IN his magnum opus and literary tour de force entitled Heauton Timoroumentos the philosopher and essayist Publius Terentius Afer said: "Humo sum ; humani nihil ame alienum puto" ( I am a man; and nothing human is foreign to me). It is this drive to ensure that nothing human is foreign to man that gave birth to history. History is an authentic chronicle and a verifiable documentation of ancient and modern events.
The matrix of history is buttressed and consolidated by inputs from oral tradition of folklores, preserved by memories and recounted to the existing generation to document for posterity. The elements of written, divinatory and numerological submissions, etc, also contribute as resource archives from which historians, historiographers and archaeologists can get factual information. Before the art of writing was introduced, man, from the Paleolithic through the Mesolithic to the Neolithic ages used primitive means to document events.
Fundamental and remarkably eventful occurrences in history like the Nile Valley Civilization, the Cretan Civilization, the Sumerian Civilization, the rise of Babylon, Assyria, Chaldea, Phonecia, Persia, the Roman Empire, the early history of Greece and Christianity were documented in history. But the art of writing and documentation did not arrive in Africa until the 16th century, when European historians, from a European perspective, had already documented most of Africa's history.

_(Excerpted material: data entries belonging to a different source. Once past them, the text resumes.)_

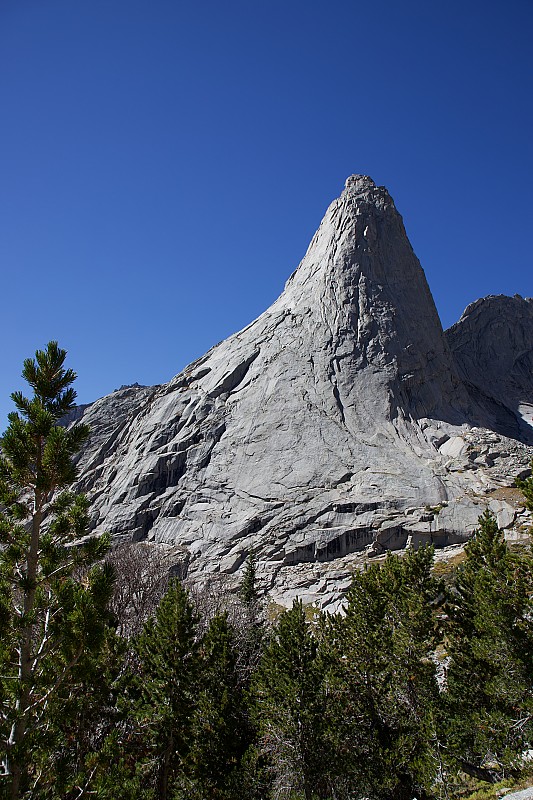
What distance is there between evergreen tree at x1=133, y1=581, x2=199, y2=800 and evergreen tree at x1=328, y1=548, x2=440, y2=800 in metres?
5.13

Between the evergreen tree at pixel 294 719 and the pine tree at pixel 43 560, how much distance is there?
34.6 feet

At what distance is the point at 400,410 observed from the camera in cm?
6644

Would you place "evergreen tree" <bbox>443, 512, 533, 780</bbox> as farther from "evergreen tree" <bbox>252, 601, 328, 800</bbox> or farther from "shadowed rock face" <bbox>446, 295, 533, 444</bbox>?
"shadowed rock face" <bbox>446, 295, 533, 444</bbox>

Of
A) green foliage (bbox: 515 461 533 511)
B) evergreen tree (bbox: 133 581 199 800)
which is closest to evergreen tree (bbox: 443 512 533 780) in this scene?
green foliage (bbox: 515 461 533 511)

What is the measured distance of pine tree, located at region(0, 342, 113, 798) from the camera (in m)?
6.71

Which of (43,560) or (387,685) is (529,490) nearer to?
(387,685)

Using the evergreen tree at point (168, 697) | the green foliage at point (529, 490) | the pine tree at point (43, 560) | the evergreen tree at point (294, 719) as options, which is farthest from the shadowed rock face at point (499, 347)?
the pine tree at point (43, 560)

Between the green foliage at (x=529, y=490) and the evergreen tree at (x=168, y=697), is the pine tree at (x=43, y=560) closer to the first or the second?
the evergreen tree at (x=168, y=697)

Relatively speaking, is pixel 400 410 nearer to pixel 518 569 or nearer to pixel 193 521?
pixel 193 521

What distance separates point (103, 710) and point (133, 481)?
169ft

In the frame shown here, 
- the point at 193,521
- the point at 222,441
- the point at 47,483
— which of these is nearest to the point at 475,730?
the point at 47,483

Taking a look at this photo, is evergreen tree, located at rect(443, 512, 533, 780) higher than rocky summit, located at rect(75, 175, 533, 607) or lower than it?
Answer: lower

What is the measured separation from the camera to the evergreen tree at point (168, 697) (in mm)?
15688

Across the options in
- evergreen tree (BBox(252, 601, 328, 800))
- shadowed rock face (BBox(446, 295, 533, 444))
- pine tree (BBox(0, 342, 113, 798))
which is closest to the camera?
pine tree (BBox(0, 342, 113, 798))
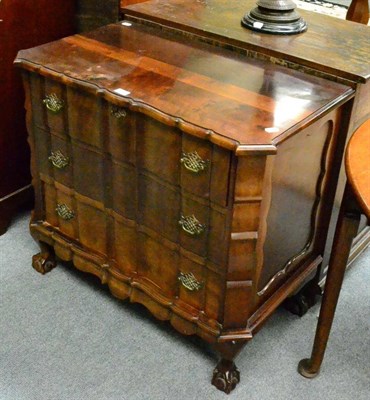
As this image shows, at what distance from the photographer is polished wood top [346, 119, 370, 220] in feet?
4.09

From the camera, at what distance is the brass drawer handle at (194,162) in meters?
1.45

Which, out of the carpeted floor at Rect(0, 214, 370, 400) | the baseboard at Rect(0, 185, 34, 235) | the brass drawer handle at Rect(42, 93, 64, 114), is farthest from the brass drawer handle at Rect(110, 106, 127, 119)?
the baseboard at Rect(0, 185, 34, 235)

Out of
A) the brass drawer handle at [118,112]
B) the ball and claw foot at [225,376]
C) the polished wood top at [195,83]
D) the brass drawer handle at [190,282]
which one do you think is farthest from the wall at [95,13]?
the ball and claw foot at [225,376]

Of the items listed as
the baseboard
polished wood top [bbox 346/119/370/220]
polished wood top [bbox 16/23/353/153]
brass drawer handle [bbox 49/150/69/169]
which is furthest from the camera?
the baseboard

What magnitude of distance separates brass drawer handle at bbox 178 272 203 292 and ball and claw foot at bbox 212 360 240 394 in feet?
0.72

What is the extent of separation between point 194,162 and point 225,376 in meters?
0.61

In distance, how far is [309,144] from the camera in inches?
62.3

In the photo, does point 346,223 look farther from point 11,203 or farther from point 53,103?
point 11,203

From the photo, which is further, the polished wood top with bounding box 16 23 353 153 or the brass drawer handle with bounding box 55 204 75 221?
the brass drawer handle with bounding box 55 204 75 221

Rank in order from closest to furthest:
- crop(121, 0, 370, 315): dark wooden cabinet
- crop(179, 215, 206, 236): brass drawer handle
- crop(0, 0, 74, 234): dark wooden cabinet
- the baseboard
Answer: crop(179, 215, 206, 236): brass drawer handle, crop(121, 0, 370, 315): dark wooden cabinet, crop(0, 0, 74, 234): dark wooden cabinet, the baseboard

Although the king of the ancient Mali Empire, Mansa Kankan Musa (1307-1337 A.D) set up the Sankore University in Timbuktu in 1310 A.D, it was a university for the propagation of Islamic studies (Arabic education), as against what was prevalent, the Western education and the art of writing. This exposed Africa's early history to the whims and caprices of history dabblers, sentimentality, historical prejudices, myths, tribal jingoism, misplaced patriotism, falsehoods, judgmental fallacies, arrant controversies and apocryphal submissions, making African history and anthology of incongruities.